Glioblastoma-derived extracellular vesicles modify the phenotype of monocytic cells

Glioblastoma multiforme (GBM) is the most common primary brain tumor and is without exception lethal. GBMs modify the immune system, which contributes to the aggressive nature of the disease. Particularly, cells of the monocytic lineage, including monocytes, macrophages and microglia, are affected. We investigated the influence of GBM-derived extracellular vesicles (EVs) on the phenotype of monocytic cells. Proteomic profiling showed GBM EVs to be enriched with proteins functioning in extracellular matrix interaction and leukocyte migration. GBM EVs appeared to skew the differentiation of peripheral blood-derived monocytes to alternatively activated/M2-type macrophages. This was observed for EVs from an established cell line, as well as for EVs from primary cultures of GBM stem-like cells (GSCs).

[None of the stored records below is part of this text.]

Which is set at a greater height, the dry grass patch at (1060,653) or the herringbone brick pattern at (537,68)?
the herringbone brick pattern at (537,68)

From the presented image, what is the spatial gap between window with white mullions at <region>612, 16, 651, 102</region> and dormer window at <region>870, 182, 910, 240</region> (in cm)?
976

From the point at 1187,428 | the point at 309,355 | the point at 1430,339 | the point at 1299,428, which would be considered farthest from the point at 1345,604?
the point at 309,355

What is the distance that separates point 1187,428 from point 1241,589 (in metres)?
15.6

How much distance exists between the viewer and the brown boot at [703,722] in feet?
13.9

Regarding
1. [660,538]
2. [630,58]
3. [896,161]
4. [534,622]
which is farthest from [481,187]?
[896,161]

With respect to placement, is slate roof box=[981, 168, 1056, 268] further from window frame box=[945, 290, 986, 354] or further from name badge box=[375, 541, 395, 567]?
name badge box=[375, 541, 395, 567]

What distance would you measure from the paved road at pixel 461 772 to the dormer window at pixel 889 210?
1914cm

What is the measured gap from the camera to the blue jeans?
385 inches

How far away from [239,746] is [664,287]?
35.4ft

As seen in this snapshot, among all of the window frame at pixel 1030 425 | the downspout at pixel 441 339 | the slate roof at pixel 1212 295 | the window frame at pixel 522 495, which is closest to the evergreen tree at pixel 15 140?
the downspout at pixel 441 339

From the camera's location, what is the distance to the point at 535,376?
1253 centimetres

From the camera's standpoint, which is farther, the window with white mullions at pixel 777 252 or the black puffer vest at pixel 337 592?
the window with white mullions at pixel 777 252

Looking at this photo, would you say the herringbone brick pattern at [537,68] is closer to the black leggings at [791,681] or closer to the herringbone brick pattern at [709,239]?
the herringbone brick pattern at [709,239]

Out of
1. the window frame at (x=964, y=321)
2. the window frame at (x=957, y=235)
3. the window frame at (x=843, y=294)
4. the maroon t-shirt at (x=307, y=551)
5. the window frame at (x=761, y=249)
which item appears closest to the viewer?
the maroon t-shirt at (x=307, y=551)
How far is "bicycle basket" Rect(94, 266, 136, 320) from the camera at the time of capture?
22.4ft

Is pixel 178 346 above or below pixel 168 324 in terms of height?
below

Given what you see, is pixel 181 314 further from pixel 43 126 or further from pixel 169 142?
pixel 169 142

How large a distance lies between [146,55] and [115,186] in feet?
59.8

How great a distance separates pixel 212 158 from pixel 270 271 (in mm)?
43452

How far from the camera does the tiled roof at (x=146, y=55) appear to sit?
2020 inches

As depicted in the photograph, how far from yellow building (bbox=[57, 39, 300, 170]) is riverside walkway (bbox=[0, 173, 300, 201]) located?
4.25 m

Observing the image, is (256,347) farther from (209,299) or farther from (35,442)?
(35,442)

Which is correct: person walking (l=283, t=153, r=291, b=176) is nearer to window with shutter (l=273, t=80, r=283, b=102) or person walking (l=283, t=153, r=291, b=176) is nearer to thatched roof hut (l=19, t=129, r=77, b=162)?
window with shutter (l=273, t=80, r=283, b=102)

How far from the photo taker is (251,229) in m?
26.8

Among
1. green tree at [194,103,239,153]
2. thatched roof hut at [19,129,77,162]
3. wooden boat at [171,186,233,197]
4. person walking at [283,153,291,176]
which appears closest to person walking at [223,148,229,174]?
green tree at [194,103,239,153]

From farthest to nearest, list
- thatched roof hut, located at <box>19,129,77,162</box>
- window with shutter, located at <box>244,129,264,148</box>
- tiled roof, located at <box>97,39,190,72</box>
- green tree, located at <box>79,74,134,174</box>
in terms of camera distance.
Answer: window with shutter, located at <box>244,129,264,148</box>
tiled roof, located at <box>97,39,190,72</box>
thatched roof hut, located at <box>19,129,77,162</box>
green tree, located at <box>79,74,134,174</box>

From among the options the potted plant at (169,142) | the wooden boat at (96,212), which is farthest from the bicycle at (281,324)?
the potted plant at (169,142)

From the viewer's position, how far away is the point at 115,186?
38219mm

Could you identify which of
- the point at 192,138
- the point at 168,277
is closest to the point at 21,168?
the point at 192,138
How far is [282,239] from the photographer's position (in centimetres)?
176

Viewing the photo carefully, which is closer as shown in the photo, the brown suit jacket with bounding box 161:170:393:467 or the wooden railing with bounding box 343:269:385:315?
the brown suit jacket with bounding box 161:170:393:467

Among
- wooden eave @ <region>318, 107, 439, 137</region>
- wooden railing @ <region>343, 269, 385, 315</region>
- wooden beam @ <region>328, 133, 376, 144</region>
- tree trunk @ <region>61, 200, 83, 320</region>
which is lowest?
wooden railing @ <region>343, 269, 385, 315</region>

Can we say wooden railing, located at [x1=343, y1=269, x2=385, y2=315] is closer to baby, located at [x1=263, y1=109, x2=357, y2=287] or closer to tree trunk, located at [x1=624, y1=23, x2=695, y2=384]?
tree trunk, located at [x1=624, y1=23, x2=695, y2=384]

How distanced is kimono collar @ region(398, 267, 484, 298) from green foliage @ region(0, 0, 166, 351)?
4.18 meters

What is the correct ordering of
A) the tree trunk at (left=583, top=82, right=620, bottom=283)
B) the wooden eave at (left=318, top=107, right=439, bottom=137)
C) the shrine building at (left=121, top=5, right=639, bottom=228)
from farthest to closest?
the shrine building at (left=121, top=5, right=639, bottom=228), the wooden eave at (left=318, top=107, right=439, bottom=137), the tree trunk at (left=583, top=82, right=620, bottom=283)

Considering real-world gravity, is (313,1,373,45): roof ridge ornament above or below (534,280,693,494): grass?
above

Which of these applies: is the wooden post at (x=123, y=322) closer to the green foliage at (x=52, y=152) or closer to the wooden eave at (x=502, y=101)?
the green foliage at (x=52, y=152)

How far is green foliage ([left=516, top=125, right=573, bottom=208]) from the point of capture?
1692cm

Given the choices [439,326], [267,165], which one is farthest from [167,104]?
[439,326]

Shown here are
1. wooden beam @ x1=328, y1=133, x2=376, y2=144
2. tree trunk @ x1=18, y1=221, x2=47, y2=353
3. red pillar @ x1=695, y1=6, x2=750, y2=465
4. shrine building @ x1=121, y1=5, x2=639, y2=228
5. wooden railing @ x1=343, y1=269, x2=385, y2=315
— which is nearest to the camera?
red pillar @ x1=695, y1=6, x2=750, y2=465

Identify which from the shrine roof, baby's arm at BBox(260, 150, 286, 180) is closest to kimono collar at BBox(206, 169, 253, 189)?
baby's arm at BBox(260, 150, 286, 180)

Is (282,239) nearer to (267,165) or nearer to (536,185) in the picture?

Unlike EVs of non-GBM origin, GBM EVs induced modified expression of cell surface proteins, modified cytokine secretion (e.g., an increase in vascular endothelial growth factor and IL-6) and increased phagocytic capacity of the macrophages. Most pronounced effects were observed upon incubation with EVs from mesenchymal GSCs. GSC EVs also affected primary human microglia, resulting in increased expression of Membrane type 1-matrix metalloproteinase, a marker for GBM microglia and functioning as tumor-supportive factor. In conclusion, GBM-derived EVs can modify cells of the monocytic lineage, which acquire characteristics that resemble the tumor-supportive phenotypes observed in patients. What's New? The prognosis of patients with glioblastoma multiforme (GBM) remains dismal. GBM tumors can modify the immune response, both locally and systemically, which contributes to the aggressive nature of the disease. In this study, the authors found that GBM-derived extracellular vesicles (EVs) were able to modify the phenotypes of immune cells such as microglia and blood-derived monocytes in ways that made them more tumor-supportive. Changes included altered cytokine secretion by macrophages and increased expression of Membrane type 1-matrix metalloproteinase (MT1-MMP) by microglia. These results suggest that blocking GBM-derived EVs may have therapeutic potential.